■ Given request ■
Put this sentence from the KMeans clustering text below into Spanish: "In unsupervised learning, the model identifies patterns in the data without predefined labels."

──────── Text ────────

## **8. Algorithm: KMeans Clustering**  
### **Type: Unsupervised**

In unsupervised learning, the model identifies patterns in the data without predefined labels. KMeans is commonly used for clustering tasks like customer segmentation, where we want the model to discover natural groupings of data.


In [0]:
# Upgrade threadpoolctl to avoid Databricks internal warnings
%pip install --upgrade threadpoolctl
dbutils.library.restartPython()

In [0]:
# Prepare training dataset
import pandas as pd

df = pd.DataFrame({
    "customer_id": [1, 2, 3, 4, 5],                     # Unique customer ID
    "monthly_spend": [100, 150, 300, 1200, 1100],       # Customer's monthly spend
    "visits_per_month": [1, 2, 3, 12, 10]               # Number of visits per month
})

In [0]:
# Train the KMeans clustering model
from sklearn.cluster import KMeans

kmeans = KMeans(n_clusters=2, n_init=10)  # We want to divide the customers into 2 groups
kmeans.fit(df[["monthly_spend", "visits_per_month"]])  # Train only on features

df['cluster'] = kmeans.labels_  # Assign cluster labels to customers
df

In [0]:
# Make predictions on new data - Predict cluster for new customer
new_data = pd.DataFrame({
    "customer_id": [6],     
    "monthly_spend": [700],      
    "visits_per_month": [8]  
})
new_data['cluster'] = kmeans.predict(new_data[["monthly_spend", "visits_per_month"]])  
print(f"New customer {new_data['customer_id'][0]} belongs to cluster: {new_data['cluster'][0]}")

──────── Supplied entries ────────

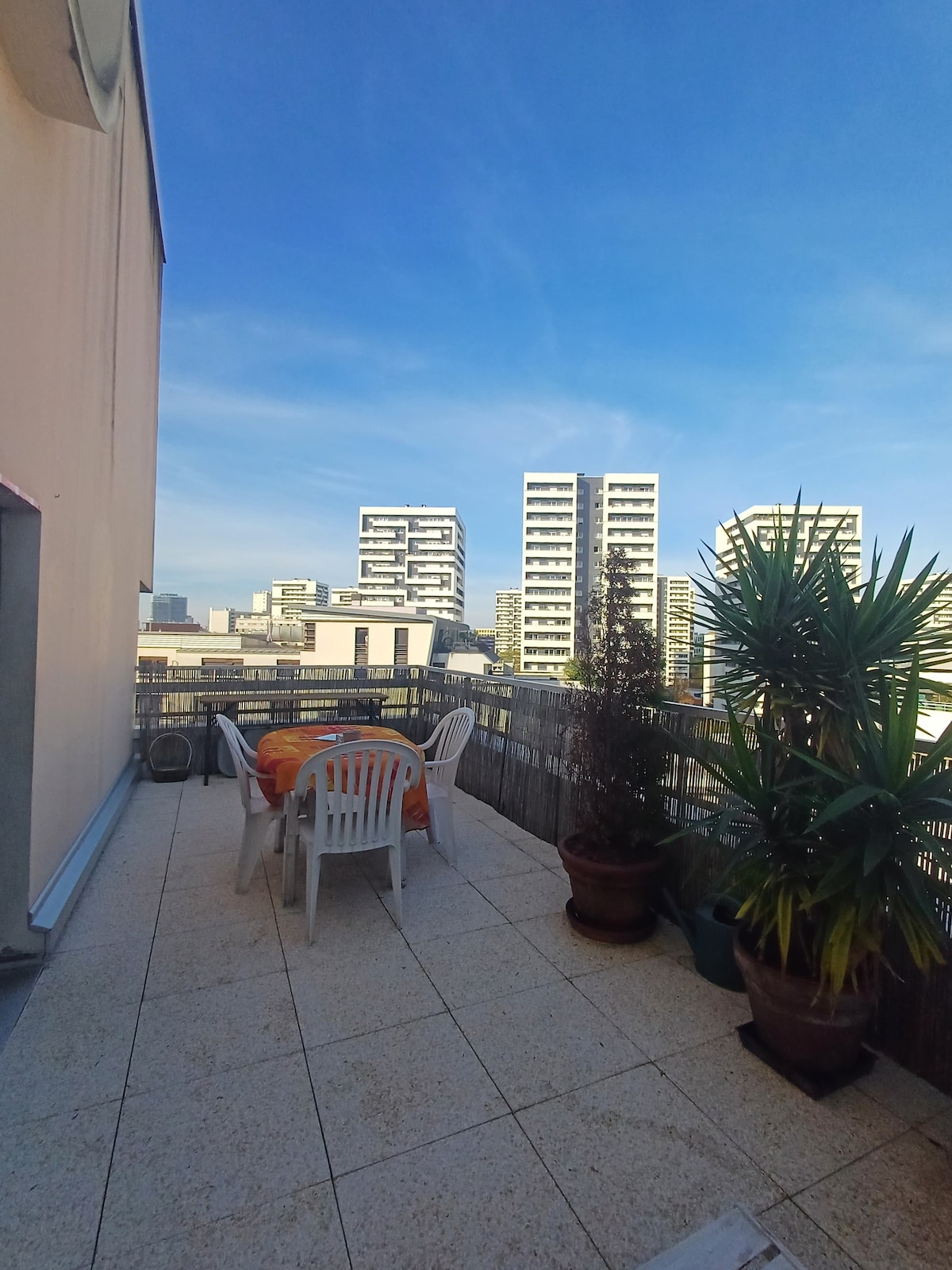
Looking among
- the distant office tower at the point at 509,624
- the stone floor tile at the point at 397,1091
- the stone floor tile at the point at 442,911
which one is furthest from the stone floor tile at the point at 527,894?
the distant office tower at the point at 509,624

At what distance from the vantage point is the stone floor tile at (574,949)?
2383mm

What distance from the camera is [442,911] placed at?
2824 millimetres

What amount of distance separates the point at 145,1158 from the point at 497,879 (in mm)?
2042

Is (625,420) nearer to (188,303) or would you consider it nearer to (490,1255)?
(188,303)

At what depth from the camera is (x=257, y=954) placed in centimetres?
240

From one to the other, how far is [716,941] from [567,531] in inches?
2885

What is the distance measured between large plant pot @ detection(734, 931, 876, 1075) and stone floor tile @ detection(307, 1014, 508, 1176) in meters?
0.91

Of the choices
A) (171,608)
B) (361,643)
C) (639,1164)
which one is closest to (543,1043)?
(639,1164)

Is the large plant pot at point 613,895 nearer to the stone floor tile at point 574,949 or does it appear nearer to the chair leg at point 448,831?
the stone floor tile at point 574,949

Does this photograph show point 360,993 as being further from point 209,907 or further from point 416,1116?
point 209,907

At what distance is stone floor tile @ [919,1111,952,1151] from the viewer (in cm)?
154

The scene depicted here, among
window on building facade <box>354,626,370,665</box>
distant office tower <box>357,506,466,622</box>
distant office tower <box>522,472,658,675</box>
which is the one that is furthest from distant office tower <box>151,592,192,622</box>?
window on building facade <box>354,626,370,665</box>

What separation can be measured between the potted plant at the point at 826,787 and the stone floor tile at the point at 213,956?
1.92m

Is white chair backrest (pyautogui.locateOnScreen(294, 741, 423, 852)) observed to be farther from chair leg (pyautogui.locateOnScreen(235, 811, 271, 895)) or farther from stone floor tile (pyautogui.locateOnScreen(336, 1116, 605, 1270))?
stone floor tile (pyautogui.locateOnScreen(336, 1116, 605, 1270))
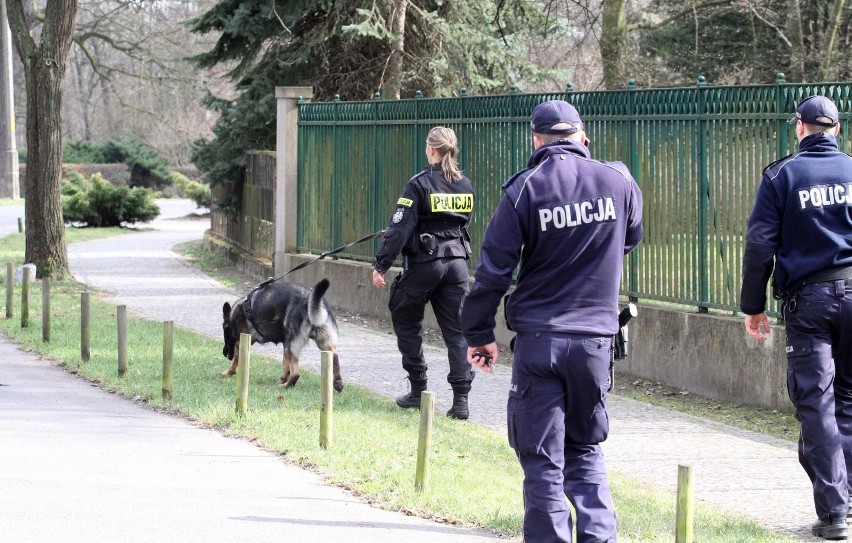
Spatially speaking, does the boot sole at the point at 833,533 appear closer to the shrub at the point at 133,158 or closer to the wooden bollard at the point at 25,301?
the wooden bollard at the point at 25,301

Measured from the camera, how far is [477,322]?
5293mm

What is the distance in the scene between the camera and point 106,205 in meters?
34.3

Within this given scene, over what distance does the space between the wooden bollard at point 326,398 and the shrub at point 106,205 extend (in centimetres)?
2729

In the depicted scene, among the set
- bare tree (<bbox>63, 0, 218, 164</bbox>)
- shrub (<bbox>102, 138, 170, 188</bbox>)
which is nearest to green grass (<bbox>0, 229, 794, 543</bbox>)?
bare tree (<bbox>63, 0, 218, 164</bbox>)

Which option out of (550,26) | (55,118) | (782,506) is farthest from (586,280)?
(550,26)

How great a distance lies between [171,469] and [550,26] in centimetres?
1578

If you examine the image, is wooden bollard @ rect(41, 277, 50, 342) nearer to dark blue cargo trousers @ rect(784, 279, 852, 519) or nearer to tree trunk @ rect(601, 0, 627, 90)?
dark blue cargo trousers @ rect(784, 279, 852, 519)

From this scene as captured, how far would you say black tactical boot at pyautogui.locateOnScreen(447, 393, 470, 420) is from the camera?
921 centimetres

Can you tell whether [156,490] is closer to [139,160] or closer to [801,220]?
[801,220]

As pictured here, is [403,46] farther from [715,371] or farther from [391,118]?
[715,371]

────────

■ Exercise answer ■
En el aprendizaje no supervisado, el modelo identifica patrones en los datos sin etiquetas predefinidas.